• **DOCUMENT SECTION**:
□ □ □ □ □

Well then, I ask you the question how bad is the thermal conductivity of the chip?
Since the chip is physically mostly silicon with a little metal and other bits, and the thermal
conductivity of Si is ~149 W·m−1·K−1, it will probably be around that.
However, the chip is the heat
source and only conducts its own heat outwards, and I
have yet to see how this information helps you overclock.
How many watts are you pulling at 4.8GHz?
Depends on your voltages.
What temperature do you get at the base of the heatsink?
Depends on your voltages.
It should be pretty easy to estimate the power draw of the chip at 5.5GHz if you know the voltages needed relative to 4.8GHz.
No. For one thing, each chip is different, requiring different voltages for different clocks.
Secondly, the correlation between required voltages and reachable clock speeds is
non-linear, thus making predictions very tricky.
EDIT:
To clarify: You might get 1.5x the clock speeds for 1.3x higher voltage, but to get
1.6x clock speed you might need 1.7x higher voltage. And that might just be for
one single chip, on another chip you might get 1.5x/1.4x and 1.6x/1.8x. I know
these numbers are not realistic, but they should get the point across.
/EDIT
Then you can estimate the TJ from the thermal conductivity relative to 4.8GHz and lets say 4.0GHz.
It's an interesting idea, but doing this with any sort of reliability would require you to
properly investigate the above mentioned relationship and several other factors in high
volume sample tests on a large scale with great precision, then doing some serious
academic statistical analysis on that sample.

□ □ □ □ □

• **YOUR INSTRUCTIONS**: What thermal conductivity value does the overclocking discussion give for silicon?

□ □ □ □ □

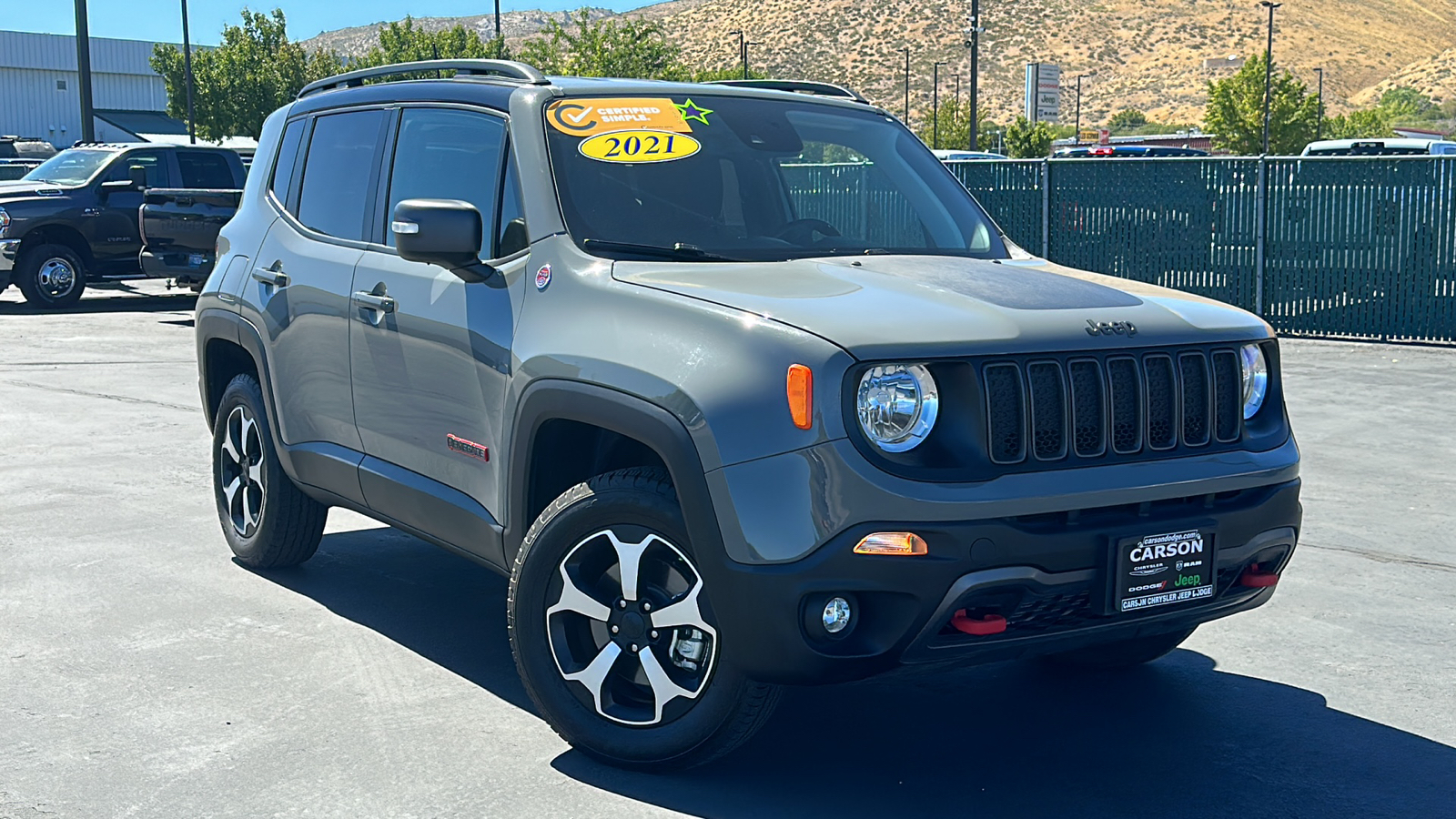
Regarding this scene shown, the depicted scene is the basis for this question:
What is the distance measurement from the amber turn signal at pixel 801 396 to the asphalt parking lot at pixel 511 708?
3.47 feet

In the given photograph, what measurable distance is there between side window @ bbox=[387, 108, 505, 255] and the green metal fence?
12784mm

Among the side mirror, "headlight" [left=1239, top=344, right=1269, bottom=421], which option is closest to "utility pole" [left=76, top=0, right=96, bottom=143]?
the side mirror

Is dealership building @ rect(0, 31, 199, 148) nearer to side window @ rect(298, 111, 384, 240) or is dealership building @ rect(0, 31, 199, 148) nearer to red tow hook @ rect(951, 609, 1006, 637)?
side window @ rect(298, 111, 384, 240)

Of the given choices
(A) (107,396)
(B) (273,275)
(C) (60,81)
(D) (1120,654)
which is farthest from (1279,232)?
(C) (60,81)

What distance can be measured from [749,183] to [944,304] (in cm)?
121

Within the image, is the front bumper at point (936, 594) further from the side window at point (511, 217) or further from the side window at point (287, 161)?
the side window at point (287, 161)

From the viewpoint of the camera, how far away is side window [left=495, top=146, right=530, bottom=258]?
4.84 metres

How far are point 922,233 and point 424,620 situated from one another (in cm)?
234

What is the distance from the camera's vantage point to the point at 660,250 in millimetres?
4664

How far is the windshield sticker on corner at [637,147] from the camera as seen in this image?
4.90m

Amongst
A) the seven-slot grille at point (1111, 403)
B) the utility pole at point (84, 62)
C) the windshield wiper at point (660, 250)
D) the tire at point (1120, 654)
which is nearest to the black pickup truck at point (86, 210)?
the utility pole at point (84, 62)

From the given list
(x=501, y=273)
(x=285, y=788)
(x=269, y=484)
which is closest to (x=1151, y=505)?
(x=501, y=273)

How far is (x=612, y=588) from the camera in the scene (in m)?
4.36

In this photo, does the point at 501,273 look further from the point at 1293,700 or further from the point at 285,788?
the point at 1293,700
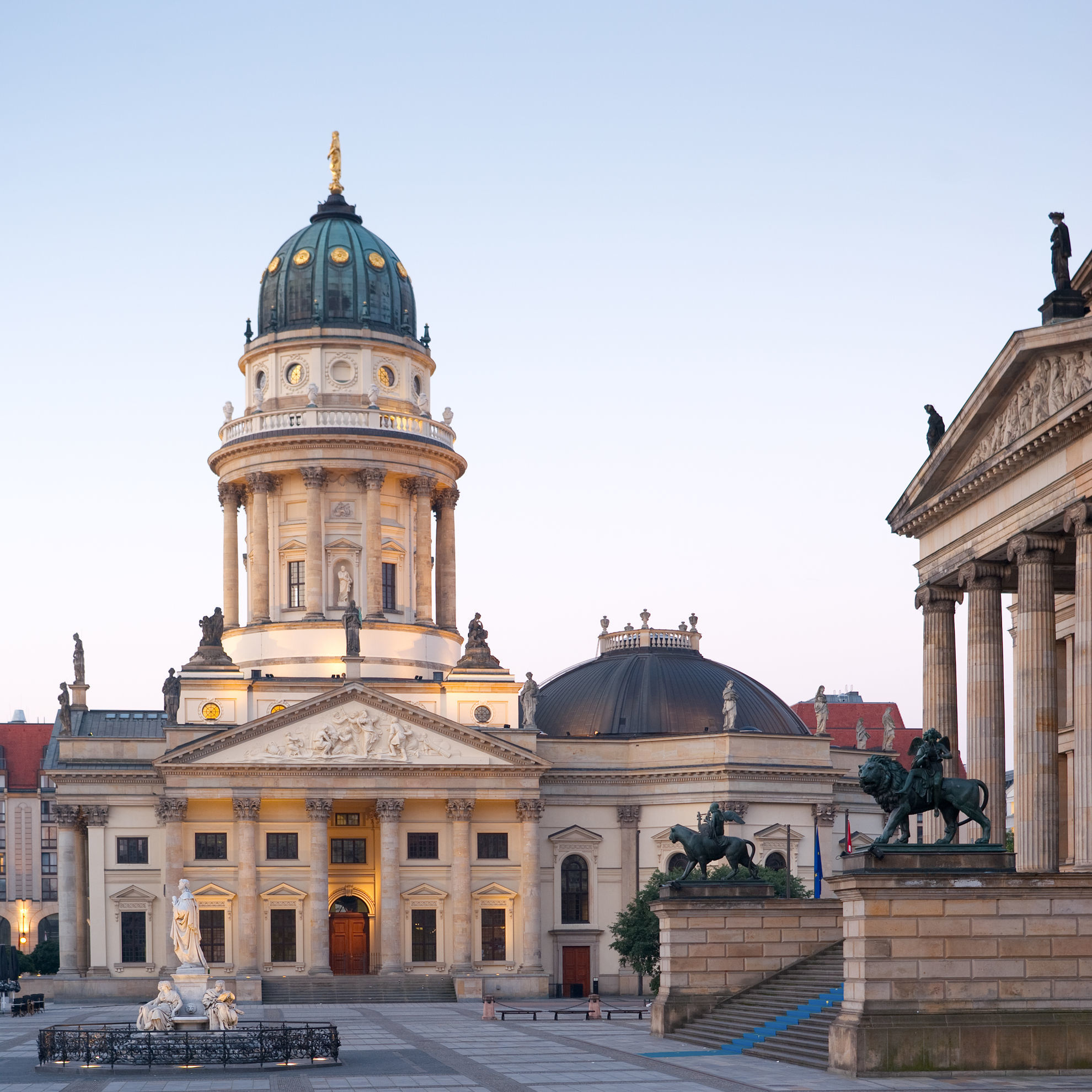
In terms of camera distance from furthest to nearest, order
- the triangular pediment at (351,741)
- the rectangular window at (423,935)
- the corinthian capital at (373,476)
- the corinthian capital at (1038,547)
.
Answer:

□ □ □ □ □

• **WRITTEN SOLUTION**: About 149 W·m−1·K−1.